▶ [Text passage]
I don't know, and I'm not honestly sure I want to find out either.
Here we are, post number four-hundred ninety-nine. I tweeted earlier this week that five hundred would be me talking about this whole thing with Phil Fish, and I'm hoping that it still will be. My plan is to make a decently substantial post, and I'm trying to make sure that I have all the bases covered regarding this. At the same time though, there's something that although mostly unrelated, is a topic that I think will make an excellent lead in.
Even though the earliest recollection of something like this happening, at least for me, is the now infamous Legend of Zelda: Twilight Princess review on IGN, there is a trend that I am seeing more and more of lately. Hell, it wasn't even two months ago that I talked about this shit happening with The Last of Us. The latest game to fall victim to this is Dragon's Crown, which already had a fair bit of controversy over its depiction of women.
What am I talking about? I'm talking about how everyone who likes the game, or hell, sometimes it seems like everyone who buys the game, enjoys it, reads reviews that lavish praise, have a fun part. But the second that a review comes along that gives it a score lower than the norm everyone loses their fucking minds.

▶ [To be done]
Name every video game mentioned in the blog post about game reviews.

▶ [Provided data]
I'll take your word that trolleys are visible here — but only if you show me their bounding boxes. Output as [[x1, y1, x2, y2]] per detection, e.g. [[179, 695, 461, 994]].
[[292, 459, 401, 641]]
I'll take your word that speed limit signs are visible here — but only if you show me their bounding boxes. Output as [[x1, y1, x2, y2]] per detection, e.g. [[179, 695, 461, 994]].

▶ [Answer to this exercise]
The Legend of Zelda: Twilight Princess
The Last of Us
Dragon's Crown